Even if the model fits with such few outcomes. The resulting model will be so bad it's basically useless.

jreps commented 5 months ago

@egillax - good detective work :). Shall we add a check in xgboost what warns if the number of outcomes is <100 or/and the number of outcomes in the early stop is < N (where N is the minimum xgboost supports) - that way the user will know what the error is. In terms of minimum outcomes for PLP, it used to be 100 but that caused some issues when people wanted to fit models with 98 outcomes, so I made it smallest possible for code not to fail (most of the time) and then the user needs to decide whether there are truly adequate outcomes. Happy to have a wider discussion and change that though if people think it is best.

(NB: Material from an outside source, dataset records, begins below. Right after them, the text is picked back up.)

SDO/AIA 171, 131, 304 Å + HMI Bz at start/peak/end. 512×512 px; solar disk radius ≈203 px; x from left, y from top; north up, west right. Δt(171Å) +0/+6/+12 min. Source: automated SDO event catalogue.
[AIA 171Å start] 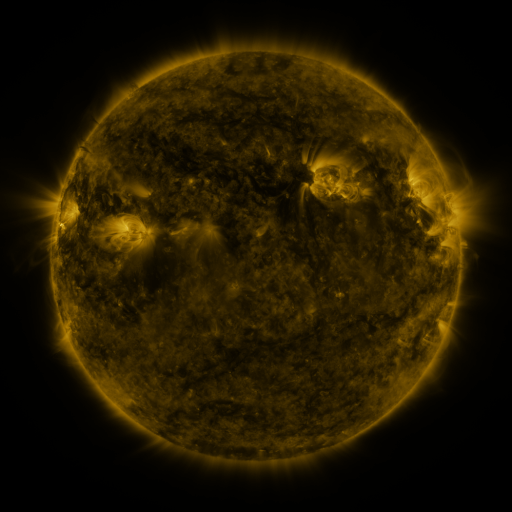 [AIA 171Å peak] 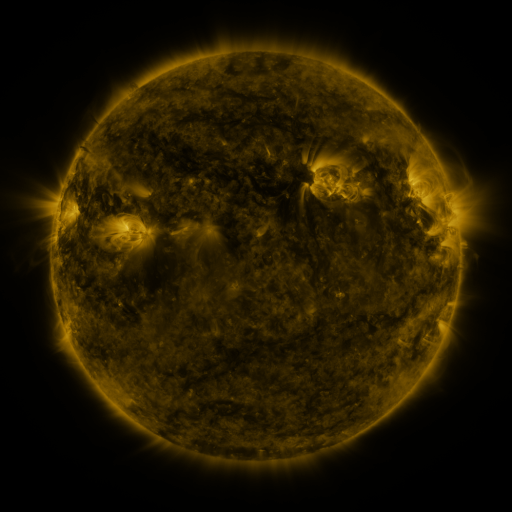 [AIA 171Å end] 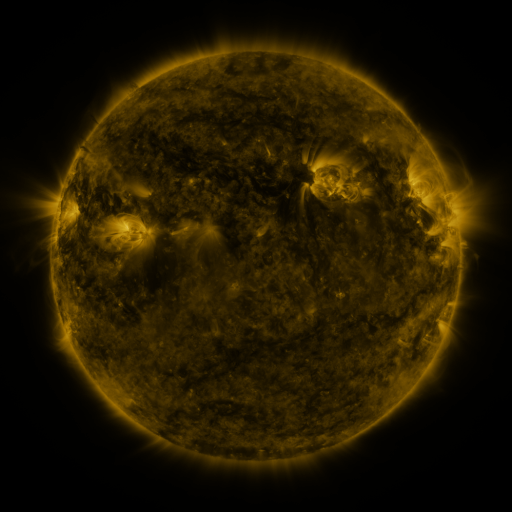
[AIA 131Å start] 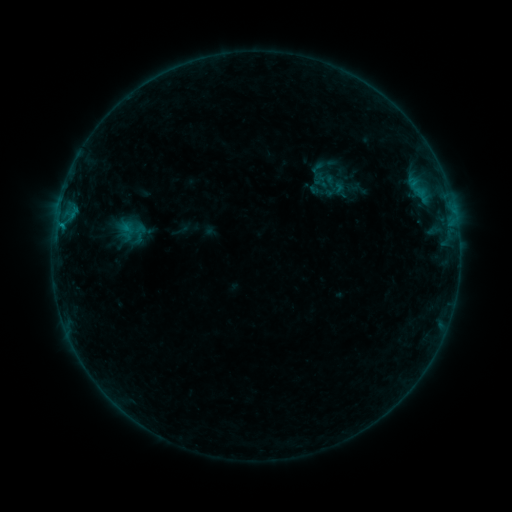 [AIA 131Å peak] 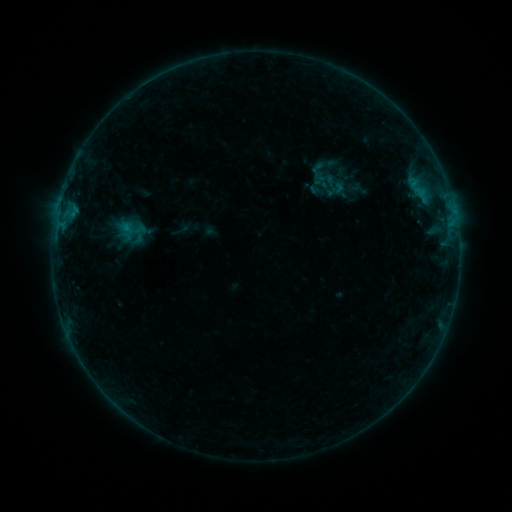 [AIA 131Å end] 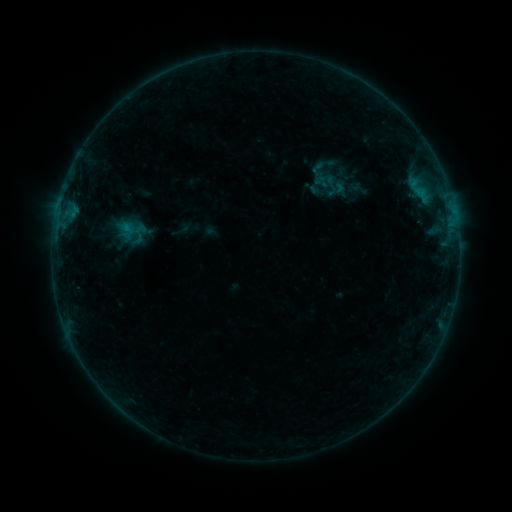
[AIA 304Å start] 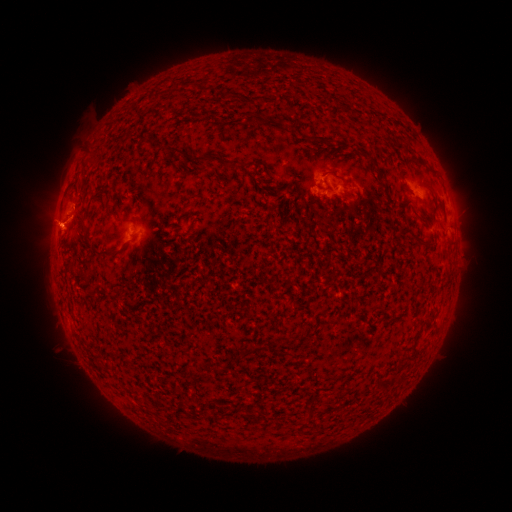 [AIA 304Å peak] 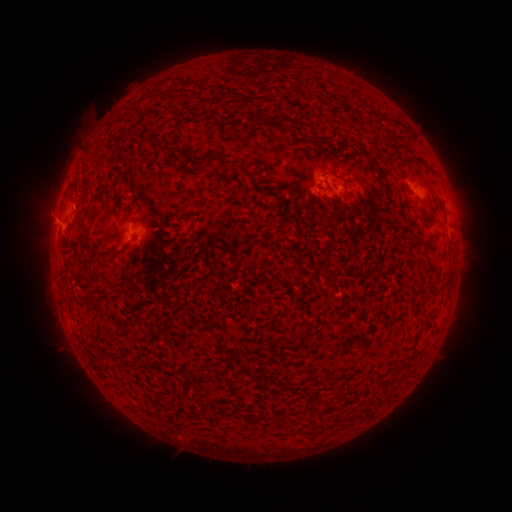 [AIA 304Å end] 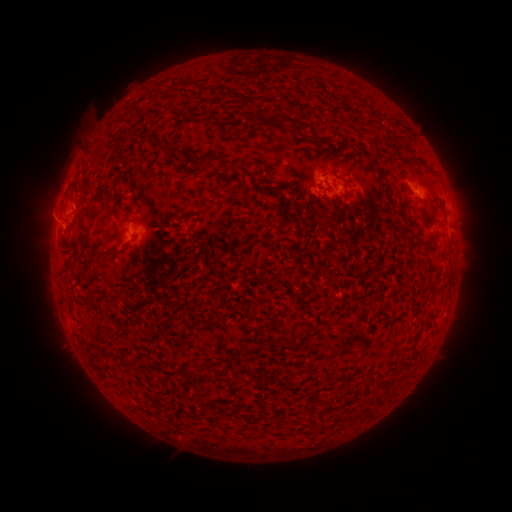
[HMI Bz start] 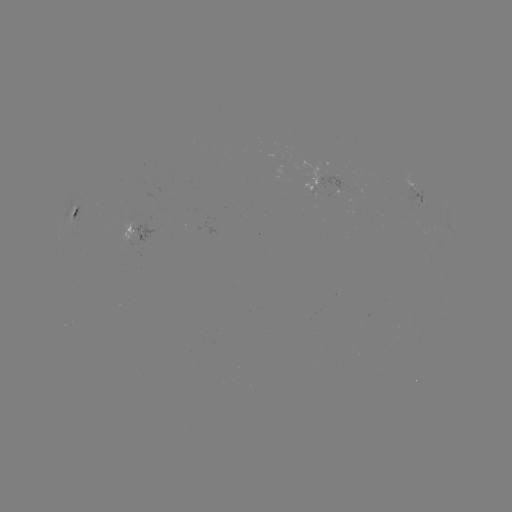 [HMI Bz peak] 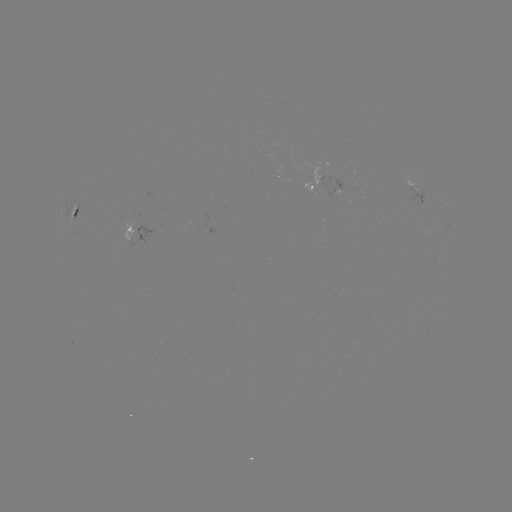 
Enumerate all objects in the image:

egillax commented 5 months ago

@jreps Yes we can add such a warning. I think this whole discussion comes down to if we want to try to be opinionated on minimum required outcomes or try to make everything run without error and leave the rest up to the user.

In this case we could print a warning that #outcomes is to small for early stopping and turn it off to be able to fit the model. I think the error comes from the fact that if you only have 1 outcome you can't calculate any metric to early stop on.

Alternative we could catch the error and stop, print a more informative error message (# outcome to low for early stopping) and include suggestions on what the user can change to still fit a model.